Being a general counsel in an FDI-focused agency is not about juggling tasks; it’s about hitting the bullseye where it matters most. We don’t do M&A, but we have full our hands with high-stakes, cross-border investments. A dispute can not only derail a project but can also have political and economic implications.  

Here’s my game plan: First, stop fires before they start. We have a risk framework like a smoke alarm; it warns us if something’s amiss. That way, I can focus on keeping our agency’s legal house in order without putting out fires left and right.  

Second, do not be a hero; be a coach. I have a team of legal MVPs, and we are in the game together. Regular huddles ensure we’re strategising like a well-oiled machine. So, if a dispute lands on my desk, I can handle it without dropping the ball on compliance or advisory work.  

Finally, it is about keeping an eye on the scoreboard. Regular catch-ups with leadership keep everyone on the same page. You can only balance responsibilities if aligned with what the top brass sees as a ‘win.’  

In short, preemptive risk management, teamwork, and alignment with leadership keep all the plates spinning. Disputes are inevitable, but derailing our main objectives is not. 

What emerging technologies do you see as having the most significant impact on the legal profession in the near future, and how do you stay updated on these developments? 

In terms of emerging technologies, a few game-changers are on the horizon that every legal professional should watch.
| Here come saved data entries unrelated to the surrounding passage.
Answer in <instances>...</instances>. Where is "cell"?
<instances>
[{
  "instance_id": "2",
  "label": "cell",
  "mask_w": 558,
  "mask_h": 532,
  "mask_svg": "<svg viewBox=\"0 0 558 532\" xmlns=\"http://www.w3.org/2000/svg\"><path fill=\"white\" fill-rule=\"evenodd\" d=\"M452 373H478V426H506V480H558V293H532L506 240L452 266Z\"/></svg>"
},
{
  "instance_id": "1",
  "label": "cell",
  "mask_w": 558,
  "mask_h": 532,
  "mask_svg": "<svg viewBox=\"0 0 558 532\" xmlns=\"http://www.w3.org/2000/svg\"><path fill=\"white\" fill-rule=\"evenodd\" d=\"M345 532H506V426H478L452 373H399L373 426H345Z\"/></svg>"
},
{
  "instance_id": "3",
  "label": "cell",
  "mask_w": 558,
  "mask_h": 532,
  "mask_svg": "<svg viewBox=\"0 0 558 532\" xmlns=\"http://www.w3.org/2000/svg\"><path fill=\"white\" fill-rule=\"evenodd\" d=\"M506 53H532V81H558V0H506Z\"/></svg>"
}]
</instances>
First up is AI and machine learning. Imagine a computer that thinks like a lawyer but does not bill by the hour. That’s the dream, and we’re getting closer. AI can sift through data faster than you can say ‘objection!’. It is excellent for research, e-discovery, and predictive analytics. Get ready; this is where the money’s at.  

Next is Blockchain. It is still on the fringes, but imagine contracts that are not just smart but also secure and self-executing without needing a middleman. It is not mainstream yet, but it is on the horizon.